*Text*

'''

Brian is correct. There is no power restriction at OAA events. The FCA is 8.5 time max.


----------



## russ (Jul 29, 2002)

The FCA bino rule drives me bonkers. It makes little sense and if what they say works, wth are we spending good money on range finders for hunting when a good set of binos with marks will accomplish the same thing?

As it is right now, I have to own 2 pair of binos - 1 set for hunting 1 set for 3D. So much for trying to make this sport more affordable for the masses.


----------



## NockOn (Feb 24, 2003)

Isn't the FCA trying to follow the IBO rules when it comes to 3D and Binos?


----------



## JDoupe (Dec 9, 2006)

Thanks Brian and Captin T!


----------



## Guest (Jun 15, 2009)

When the whole bino thing came up many used higher powers than the 8X set down by the IBO, when I asked why the mag restriction they said that it could be used as a rangefinder to which I said that a lower power can be much more accurate when using them as a rangefinder because it takes more rotation to fine the off focus range. The OAA decided then to abandon the bino issue as we say that there wasn't really one at all, we just made sure that there wasn't any blatant marks on the focus wheel

just one of the OAA differs from the FCA/Fita things


----------



## JDoupe (Dec 9, 2006)

I'm going to duct tape two spotting scopes together and strap them to my head then!!!!!

Should be able to see really well if I don't throw up from motion sickness!


----------



## russ (Jul 29, 2002)

no problem JDoupe - Manfrotto has just the monopod for you!


----------



## H.M. Murdock (Nov 13, 2005)

russ said:


> no problem JDoupe - Manfrotto has just the monopod for you!


Can't use that. The binos must be handheld. So guess you can't use Bino straps as well


----------



## russ (Jul 29, 2002)

silly rules. Lot's of people use the bow limb to support the bino's too. Wonder what the ruling is for that? I have scratch my head as to what's the justification for no support in the 1st place.


----------



## H.M. Murdock (Nov 13, 2005)

russ said:


> silly rules. Lot's of people use the bow limb to support the bino's too. Wonder what the ruling is for that? I have scratch my head as to what's the justification for no support in the 1st place.


The handheld part was from the FCA rules. Seems silly to me as well.


----------



## JDoupe (Dec 9, 2006)

I'm gonna need a Caddy this summer for sure.....


----------



## btmckay (Dec 7, 2003)

Hey Jason what about a Bad Boy Buggy:zip:
Brian


----------



## JDoupe (Dec 9, 2006)

Sweet! I can't believe you are offering one to me! That's just the kind of guy you are ......always there for other shooters.

Thanks! Let me know when it will be ready.....or maybe you can just bring it to Provincials for me?


----------



## btmckay (Dec 7, 2003)

One of those would definitly be nice for Madawaska
But then you and I would be so busy driving it
around we wouldn't shoot :darkbeer:


----------



## Baldini (Mar 7, 2005)

I do like that caddy idea... and rule in the OAA or FCA book that bans archers from having caddies? Of course, my bikini clad caddy will need a couple thermocells to protect all that exposed skin...


----------



## JDoupe (Dec 9, 2006)

Baldini....

this thread is useless without pics!


----------



## CLASSICHUNTER (May 20, 2005)

*oh ya*

Baldini bruce we all know that YOUR caddy in a bikini does not need a thermal cell as mosquitos can`t bite through plastic or vinyl lol lol and only air inside no blood .... lol lol :darkbeer:


----------

'''

*Given request A*
In the forum thread about binocular rules, which organization's rules does H.M. Murdock say the handheld requirement came from?
*Given request B*
Reproduce the forum thread word for word, starting at "One of those" and ending at "that exposed skin...".

A series of records
'''

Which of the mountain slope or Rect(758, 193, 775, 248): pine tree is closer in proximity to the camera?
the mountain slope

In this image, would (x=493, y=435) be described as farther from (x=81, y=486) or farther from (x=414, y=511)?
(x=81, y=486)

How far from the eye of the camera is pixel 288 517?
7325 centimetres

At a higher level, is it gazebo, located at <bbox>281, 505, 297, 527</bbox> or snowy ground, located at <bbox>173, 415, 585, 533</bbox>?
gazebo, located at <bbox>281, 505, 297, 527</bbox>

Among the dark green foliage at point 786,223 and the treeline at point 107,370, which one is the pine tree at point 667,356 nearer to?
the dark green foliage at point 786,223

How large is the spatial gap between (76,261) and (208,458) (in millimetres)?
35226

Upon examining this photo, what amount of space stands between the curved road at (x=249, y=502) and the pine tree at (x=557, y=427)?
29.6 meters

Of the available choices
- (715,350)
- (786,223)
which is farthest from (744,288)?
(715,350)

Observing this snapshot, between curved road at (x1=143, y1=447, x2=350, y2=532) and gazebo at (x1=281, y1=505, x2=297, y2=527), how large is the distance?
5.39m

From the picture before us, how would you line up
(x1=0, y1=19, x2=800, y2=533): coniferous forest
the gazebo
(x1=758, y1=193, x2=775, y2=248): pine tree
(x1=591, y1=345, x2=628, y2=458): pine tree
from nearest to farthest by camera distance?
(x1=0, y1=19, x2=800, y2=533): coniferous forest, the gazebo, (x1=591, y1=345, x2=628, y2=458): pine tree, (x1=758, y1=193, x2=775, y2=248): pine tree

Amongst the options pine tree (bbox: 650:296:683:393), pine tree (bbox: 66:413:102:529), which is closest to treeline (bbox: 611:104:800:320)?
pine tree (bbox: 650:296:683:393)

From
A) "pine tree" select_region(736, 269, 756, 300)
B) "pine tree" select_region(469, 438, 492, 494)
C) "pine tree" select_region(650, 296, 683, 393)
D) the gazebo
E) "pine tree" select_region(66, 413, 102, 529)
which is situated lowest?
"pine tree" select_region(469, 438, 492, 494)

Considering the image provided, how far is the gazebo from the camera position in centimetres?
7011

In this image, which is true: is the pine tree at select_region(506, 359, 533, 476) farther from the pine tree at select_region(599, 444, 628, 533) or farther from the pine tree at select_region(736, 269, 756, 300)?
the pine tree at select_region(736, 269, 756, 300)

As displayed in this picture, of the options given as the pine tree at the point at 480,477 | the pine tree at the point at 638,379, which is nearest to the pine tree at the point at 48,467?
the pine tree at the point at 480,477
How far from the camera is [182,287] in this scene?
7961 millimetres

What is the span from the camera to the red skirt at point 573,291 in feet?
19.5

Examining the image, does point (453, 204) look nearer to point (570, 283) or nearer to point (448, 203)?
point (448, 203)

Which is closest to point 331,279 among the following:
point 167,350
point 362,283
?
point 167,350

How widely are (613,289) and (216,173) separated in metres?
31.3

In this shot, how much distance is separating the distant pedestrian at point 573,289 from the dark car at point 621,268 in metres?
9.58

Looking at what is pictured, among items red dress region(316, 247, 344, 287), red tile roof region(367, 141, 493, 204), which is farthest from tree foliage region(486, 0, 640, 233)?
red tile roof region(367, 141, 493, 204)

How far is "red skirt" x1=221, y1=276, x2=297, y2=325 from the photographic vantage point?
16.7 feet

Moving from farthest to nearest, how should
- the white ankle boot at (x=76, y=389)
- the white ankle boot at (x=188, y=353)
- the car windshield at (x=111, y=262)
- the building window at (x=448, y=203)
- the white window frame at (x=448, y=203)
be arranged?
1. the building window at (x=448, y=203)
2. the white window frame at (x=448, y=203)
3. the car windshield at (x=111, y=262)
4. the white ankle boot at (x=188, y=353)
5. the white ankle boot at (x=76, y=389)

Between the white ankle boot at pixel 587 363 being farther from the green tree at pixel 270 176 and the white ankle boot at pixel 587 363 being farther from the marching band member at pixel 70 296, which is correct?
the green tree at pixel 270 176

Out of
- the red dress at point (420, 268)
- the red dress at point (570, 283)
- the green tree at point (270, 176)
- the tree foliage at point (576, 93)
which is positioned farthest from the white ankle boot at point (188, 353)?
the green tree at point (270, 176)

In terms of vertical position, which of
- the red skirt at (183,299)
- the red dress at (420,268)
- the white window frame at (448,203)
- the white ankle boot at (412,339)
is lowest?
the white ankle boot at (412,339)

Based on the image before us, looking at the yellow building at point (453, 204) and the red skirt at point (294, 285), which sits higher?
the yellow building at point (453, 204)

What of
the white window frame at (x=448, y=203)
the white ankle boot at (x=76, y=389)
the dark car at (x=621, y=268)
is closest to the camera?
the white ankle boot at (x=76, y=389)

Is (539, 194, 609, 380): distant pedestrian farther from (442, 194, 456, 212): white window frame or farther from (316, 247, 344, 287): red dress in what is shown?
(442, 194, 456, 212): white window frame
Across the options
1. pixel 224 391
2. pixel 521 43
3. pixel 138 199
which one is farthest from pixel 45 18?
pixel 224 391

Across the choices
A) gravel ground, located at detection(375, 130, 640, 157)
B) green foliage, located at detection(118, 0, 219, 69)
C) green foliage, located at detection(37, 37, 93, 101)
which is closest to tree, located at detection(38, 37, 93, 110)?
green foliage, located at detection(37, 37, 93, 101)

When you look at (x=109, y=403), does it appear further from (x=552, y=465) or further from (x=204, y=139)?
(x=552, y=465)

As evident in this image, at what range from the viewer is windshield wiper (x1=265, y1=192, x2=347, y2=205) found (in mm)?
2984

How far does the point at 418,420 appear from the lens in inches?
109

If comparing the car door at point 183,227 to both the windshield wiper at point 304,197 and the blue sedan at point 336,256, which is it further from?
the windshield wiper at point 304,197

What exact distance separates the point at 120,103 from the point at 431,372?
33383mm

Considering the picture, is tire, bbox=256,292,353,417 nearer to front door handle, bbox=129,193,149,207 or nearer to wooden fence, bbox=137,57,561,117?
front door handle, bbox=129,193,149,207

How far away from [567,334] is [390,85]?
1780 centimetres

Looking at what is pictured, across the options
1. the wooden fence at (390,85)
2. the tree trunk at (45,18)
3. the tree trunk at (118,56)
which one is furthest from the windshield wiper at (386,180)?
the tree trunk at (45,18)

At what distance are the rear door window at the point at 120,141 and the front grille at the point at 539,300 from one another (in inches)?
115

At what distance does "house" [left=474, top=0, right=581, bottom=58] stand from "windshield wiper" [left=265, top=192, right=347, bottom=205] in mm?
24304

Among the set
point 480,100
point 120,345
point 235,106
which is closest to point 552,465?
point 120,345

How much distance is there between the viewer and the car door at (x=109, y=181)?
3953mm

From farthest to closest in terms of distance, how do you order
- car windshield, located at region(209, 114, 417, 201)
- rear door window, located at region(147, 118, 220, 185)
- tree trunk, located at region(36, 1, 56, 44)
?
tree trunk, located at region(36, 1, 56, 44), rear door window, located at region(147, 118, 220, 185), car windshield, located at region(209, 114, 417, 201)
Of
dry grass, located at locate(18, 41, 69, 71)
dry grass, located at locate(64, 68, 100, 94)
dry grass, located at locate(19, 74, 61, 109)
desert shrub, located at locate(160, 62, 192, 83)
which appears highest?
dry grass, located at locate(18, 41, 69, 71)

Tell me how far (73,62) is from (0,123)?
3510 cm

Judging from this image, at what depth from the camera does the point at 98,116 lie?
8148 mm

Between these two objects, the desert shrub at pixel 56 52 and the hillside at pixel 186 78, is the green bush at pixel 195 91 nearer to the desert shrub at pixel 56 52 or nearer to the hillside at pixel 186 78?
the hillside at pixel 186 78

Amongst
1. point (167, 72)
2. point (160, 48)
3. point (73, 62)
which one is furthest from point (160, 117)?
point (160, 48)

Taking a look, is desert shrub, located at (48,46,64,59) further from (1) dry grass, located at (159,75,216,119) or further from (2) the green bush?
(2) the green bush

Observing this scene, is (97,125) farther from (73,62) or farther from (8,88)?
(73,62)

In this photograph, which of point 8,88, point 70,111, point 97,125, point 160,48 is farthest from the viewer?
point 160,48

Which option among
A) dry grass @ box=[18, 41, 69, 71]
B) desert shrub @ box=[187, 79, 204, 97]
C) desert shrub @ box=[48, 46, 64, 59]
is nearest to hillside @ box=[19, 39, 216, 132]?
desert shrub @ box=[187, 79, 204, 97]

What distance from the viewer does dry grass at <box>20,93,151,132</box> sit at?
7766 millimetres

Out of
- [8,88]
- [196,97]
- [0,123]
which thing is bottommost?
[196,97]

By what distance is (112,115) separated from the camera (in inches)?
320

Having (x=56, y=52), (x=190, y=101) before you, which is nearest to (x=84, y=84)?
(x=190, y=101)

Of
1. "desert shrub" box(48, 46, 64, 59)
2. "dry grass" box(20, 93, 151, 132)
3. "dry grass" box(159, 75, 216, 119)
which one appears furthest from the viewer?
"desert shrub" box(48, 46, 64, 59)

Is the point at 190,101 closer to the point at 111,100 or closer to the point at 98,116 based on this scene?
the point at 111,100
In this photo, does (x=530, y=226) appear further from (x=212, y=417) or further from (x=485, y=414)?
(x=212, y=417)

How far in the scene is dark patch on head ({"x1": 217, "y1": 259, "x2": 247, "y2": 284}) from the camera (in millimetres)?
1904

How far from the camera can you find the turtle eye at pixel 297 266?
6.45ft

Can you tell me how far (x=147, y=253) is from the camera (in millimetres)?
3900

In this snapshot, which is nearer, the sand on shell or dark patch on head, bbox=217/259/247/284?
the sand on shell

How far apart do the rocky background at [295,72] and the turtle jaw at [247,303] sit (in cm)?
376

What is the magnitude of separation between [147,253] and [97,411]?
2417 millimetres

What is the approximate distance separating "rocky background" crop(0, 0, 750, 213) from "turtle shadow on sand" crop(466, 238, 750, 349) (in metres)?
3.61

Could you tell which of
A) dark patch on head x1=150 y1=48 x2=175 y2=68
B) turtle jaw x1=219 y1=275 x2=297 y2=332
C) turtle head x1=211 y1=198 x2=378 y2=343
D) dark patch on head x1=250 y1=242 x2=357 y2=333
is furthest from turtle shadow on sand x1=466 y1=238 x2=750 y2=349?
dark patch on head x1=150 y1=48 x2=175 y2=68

'''

*Result A*
The FCA rules.

*Result B*
One of those would definitly be nice for Madawaska
But then you and I would be so busy driving it
around we wouldn't shoot :darkbeer:


----------



## Baldini (Mar 7, 2005)

I do like that caddy idea... and rule in the OAA or FCA book that bans archers from having caddies? Of course, my bikini clad caddy will need a couple thermocells to protect all that exposed skin...